“I guanti? Non li abbiamo, sono introvabili”. “No, purtroppo non ce li consegnano da un po’”. “No, prodotto mancante”. “Li abbiamo sempre in ordine, ma poi quando il fornitore ce li consegna non so dirle. Ora non li abbiamo”.
Così quattro farmacie milanesi (Loreto, Lambrate, Berta e Duomo) rispondono alla domanda se vendono uno dei presidi ritenuti cruciali nella prevenzione del coronavirus, soprattutto ora che, nella Fase 2, si può entrare solo se si indossano i guanti nei negozi di abbigliamento, in alcune librerie e negli esercizi che lo ritengano obbligatorio.
“Il problema c’è – conferma all’AGI Andrea Mandelli, presidente della Federazione Ordini Farmacisti Italiani e dell’Ordine di Milano, Lodi, Monza e Brianza – sta succedendo coi guanti quello che era successo con le mascherine.
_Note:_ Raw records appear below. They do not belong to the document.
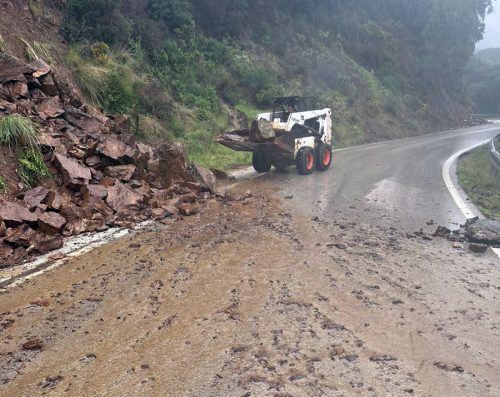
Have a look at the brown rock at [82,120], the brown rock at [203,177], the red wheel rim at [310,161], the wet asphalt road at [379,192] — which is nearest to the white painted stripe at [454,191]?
the wet asphalt road at [379,192]

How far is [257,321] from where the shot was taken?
15.8 feet

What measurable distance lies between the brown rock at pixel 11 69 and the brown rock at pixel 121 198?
3.19 meters

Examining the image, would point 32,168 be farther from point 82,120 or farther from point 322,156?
point 322,156

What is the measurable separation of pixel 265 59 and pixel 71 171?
20972 millimetres

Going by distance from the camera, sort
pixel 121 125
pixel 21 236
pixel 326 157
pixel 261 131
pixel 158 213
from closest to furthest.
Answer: pixel 21 236
pixel 158 213
pixel 121 125
pixel 261 131
pixel 326 157

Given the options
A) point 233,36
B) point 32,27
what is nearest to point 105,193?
point 32,27

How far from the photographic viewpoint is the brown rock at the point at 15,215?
6.90 meters

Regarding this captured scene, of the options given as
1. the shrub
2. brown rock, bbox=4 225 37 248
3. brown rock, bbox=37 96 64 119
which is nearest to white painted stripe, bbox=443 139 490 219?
brown rock, bbox=4 225 37 248

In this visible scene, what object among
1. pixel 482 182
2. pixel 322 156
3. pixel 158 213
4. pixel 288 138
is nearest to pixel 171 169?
pixel 158 213

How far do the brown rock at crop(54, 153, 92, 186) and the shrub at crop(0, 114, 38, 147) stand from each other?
21.7 inches

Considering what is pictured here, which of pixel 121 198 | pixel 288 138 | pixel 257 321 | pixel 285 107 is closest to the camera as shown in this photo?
pixel 257 321

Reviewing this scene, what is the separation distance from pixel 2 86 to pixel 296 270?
708 centimetres

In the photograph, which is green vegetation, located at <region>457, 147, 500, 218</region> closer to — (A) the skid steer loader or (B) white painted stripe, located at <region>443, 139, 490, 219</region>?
(B) white painted stripe, located at <region>443, 139, 490, 219</region>

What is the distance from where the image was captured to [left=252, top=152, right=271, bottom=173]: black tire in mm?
14422
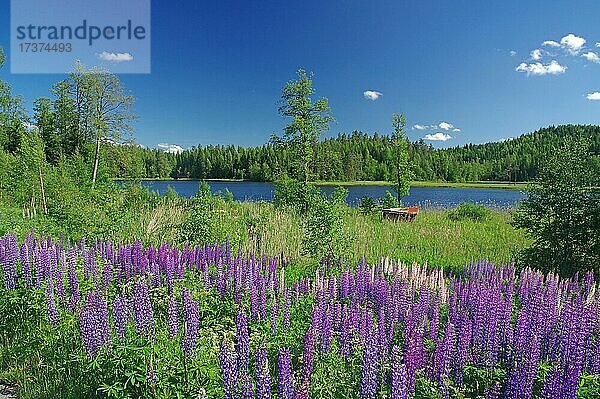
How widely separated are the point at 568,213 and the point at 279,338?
671cm

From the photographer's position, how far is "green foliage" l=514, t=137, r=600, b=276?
836 cm

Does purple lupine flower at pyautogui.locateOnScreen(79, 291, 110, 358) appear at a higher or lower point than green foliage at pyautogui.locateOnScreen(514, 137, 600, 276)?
lower

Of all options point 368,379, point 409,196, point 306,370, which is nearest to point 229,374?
point 306,370

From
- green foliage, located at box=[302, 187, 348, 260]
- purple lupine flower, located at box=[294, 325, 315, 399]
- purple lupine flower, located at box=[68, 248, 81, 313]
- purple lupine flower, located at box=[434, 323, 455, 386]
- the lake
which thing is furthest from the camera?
the lake

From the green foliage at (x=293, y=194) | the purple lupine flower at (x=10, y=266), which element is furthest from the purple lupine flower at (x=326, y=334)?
the green foliage at (x=293, y=194)

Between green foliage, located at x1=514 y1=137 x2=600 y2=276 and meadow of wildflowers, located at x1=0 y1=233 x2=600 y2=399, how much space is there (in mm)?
2363

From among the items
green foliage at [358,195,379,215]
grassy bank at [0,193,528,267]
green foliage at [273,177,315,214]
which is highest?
green foliage at [273,177,315,214]

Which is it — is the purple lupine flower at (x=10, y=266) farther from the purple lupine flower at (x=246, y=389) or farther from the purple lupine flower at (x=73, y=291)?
the purple lupine flower at (x=246, y=389)

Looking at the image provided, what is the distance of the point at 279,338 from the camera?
4.46 metres

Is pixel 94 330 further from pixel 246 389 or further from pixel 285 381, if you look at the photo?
pixel 285 381

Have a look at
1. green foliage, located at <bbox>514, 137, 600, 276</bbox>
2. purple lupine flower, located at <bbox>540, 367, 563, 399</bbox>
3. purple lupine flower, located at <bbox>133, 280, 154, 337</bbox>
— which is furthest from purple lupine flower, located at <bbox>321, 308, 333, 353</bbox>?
green foliage, located at <bbox>514, 137, 600, 276</bbox>

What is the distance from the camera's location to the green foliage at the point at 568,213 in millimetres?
8359

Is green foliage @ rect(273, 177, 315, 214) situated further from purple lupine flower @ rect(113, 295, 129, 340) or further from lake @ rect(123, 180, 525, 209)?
purple lupine flower @ rect(113, 295, 129, 340)

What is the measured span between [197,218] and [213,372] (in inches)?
299
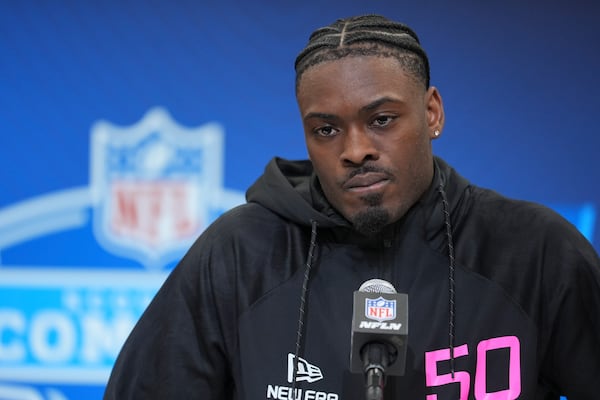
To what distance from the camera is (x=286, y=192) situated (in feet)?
4.57

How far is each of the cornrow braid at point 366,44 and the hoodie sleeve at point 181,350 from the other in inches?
15.3

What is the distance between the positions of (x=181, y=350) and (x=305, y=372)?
217 millimetres

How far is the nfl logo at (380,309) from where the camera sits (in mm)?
1018

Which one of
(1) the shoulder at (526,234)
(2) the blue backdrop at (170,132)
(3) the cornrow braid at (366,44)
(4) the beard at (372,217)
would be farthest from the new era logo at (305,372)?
(2) the blue backdrop at (170,132)

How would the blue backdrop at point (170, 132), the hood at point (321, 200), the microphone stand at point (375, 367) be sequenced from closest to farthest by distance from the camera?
the microphone stand at point (375, 367)
the hood at point (321, 200)
the blue backdrop at point (170, 132)

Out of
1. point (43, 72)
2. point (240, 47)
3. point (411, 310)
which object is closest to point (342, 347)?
point (411, 310)

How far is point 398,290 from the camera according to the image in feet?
4.21

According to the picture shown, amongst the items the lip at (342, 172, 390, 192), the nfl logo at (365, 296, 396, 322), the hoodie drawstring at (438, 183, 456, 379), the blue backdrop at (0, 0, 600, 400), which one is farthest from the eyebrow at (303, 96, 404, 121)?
the blue backdrop at (0, 0, 600, 400)

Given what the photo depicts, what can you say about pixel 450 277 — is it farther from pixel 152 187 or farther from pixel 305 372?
pixel 152 187

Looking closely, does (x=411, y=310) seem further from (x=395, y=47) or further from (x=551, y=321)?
(x=395, y=47)

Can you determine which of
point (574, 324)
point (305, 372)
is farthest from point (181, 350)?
point (574, 324)

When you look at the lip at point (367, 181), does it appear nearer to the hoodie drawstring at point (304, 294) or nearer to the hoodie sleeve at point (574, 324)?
the hoodie drawstring at point (304, 294)

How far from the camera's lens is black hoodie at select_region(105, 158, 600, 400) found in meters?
1.24

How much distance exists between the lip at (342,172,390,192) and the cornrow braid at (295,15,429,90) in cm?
18
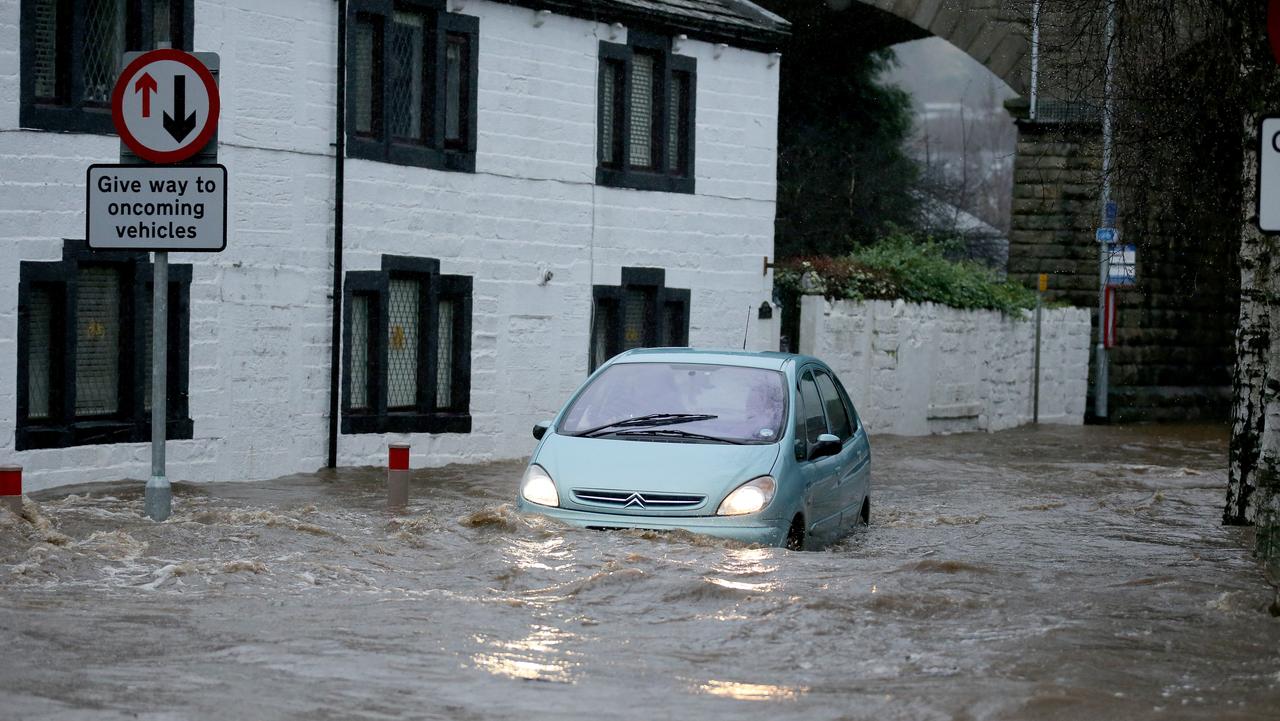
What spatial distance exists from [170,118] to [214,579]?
271cm

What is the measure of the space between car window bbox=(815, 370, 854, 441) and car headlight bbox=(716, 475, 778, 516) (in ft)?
6.75

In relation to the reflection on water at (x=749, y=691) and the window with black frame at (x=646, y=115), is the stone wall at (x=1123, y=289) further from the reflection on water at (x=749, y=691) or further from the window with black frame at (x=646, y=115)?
the reflection on water at (x=749, y=691)

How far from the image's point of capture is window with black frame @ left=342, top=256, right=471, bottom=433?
1927 centimetres

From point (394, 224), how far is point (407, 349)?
1440 millimetres

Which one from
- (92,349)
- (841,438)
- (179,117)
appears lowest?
(841,438)

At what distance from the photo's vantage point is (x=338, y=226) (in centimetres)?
1870

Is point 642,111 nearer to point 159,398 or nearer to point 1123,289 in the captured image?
point 1123,289

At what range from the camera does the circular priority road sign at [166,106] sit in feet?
34.2

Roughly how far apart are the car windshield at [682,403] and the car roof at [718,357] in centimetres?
7

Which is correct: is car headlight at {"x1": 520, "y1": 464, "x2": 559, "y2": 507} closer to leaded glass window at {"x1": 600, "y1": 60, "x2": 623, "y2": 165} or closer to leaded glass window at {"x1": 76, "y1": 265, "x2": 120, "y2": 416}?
leaded glass window at {"x1": 76, "y1": 265, "x2": 120, "y2": 416}

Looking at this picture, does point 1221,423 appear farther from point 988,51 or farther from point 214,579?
point 214,579

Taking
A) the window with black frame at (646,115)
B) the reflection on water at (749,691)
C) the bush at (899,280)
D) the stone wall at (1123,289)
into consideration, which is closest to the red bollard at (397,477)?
the reflection on water at (749,691)

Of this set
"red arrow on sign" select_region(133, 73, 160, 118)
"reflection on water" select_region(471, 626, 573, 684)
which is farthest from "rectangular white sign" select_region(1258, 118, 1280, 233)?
"red arrow on sign" select_region(133, 73, 160, 118)

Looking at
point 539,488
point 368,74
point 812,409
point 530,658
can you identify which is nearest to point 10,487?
point 539,488
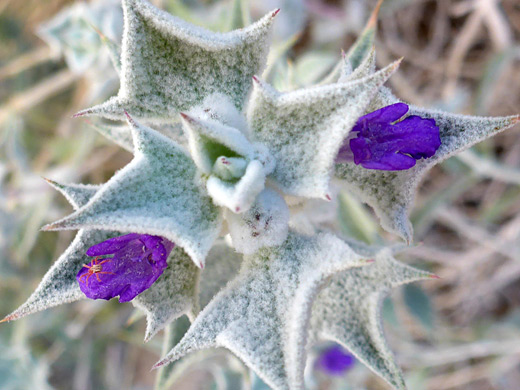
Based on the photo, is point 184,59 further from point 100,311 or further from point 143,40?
point 100,311

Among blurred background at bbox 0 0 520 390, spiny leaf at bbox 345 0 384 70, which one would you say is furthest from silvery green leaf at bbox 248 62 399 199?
blurred background at bbox 0 0 520 390

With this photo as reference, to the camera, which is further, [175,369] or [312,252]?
[175,369]

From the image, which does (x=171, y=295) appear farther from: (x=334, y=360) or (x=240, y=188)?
(x=334, y=360)

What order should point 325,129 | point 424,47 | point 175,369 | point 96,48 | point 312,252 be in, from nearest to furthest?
point 325,129 → point 312,252 → point 175,369 → point 96,48 → point 424,47

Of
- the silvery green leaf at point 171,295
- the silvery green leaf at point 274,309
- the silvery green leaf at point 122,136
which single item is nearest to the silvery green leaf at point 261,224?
the silvery green leaf at point 274,309

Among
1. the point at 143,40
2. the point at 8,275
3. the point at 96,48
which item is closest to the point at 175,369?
the point at 143,40

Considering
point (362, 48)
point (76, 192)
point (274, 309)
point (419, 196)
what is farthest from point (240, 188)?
point (419, 196)

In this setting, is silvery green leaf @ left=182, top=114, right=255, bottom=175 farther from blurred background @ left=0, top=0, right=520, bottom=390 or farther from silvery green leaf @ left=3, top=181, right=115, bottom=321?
blurred background @ left=0, top=0, right=520, bottom=390
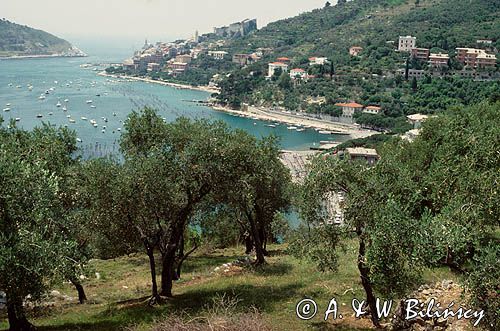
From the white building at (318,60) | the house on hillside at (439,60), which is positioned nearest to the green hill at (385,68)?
the house on hillside at (439,60)

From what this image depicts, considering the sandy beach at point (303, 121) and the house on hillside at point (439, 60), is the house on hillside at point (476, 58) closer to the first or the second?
the house on hillside at point (439, 60)

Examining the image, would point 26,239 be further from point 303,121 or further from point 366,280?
point 303,121

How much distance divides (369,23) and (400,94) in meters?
77.3

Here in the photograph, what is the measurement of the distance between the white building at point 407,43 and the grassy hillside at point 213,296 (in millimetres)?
132686

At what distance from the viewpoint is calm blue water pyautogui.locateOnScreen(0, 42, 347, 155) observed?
95500mm

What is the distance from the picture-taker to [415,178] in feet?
65.3

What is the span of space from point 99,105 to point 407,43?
293ft

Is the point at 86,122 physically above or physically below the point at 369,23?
below

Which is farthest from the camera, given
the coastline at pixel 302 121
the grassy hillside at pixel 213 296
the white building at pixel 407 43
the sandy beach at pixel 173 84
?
the sandy beach at pixel 173 84

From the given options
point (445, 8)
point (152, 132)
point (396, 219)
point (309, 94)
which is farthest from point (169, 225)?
point (445, 8)

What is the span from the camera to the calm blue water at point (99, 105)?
9550cm

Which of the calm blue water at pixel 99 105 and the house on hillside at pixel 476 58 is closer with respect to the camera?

La richiesta supera di gran lunga la possibilità di produzione. E, quando il bene scarseggia, purtroppo il mercato diventa appetibile con tutte le opacità del caso da parte di chi vuole fare business. Il problema è che siamo del tutto dipendenti dal mercato straniero e magari siamo di fronte a gente che vive dall’altra parte del mondo e, non avendo particolarmente a cuore la situazione del nostro Paese, fa dei prezzi allucinanti”.
Difficile anche per chi sta dietro al banco affrontare la penuria di beni: “Il telefono squilla in continuazione e noi siamo fragili di fronte alle richieste pressanti perché il mercato è assolutamente impazzito e in mano a persone non raccomandabili”. In tutto questo, Mandelli individua una notizia positiva: “Il decreto rilancio ha abbattuto l’IVA del 22 per cento su mascherine e presidi tra cui i guanti in lattice, vinile e nitrile. Questo dovrebbe abbassare la pressione ma resta il tema della grande richiesta sul mercato mondiale perché non siamo solo noi ad avere bisogno di questi presidi. È la globalizzazione: sono beni che hanno un prezzo contenuto nella normalità e per cui la manodopera incide molto. Per questo, si privilegiano i mercati dove la manodopera ha un costo basso. Ma le cose devono cambiare. Bisogna pensare a un’azienda nazionale che, in caso di emergenza, ci assista nella disperata ricerca di protezioni”.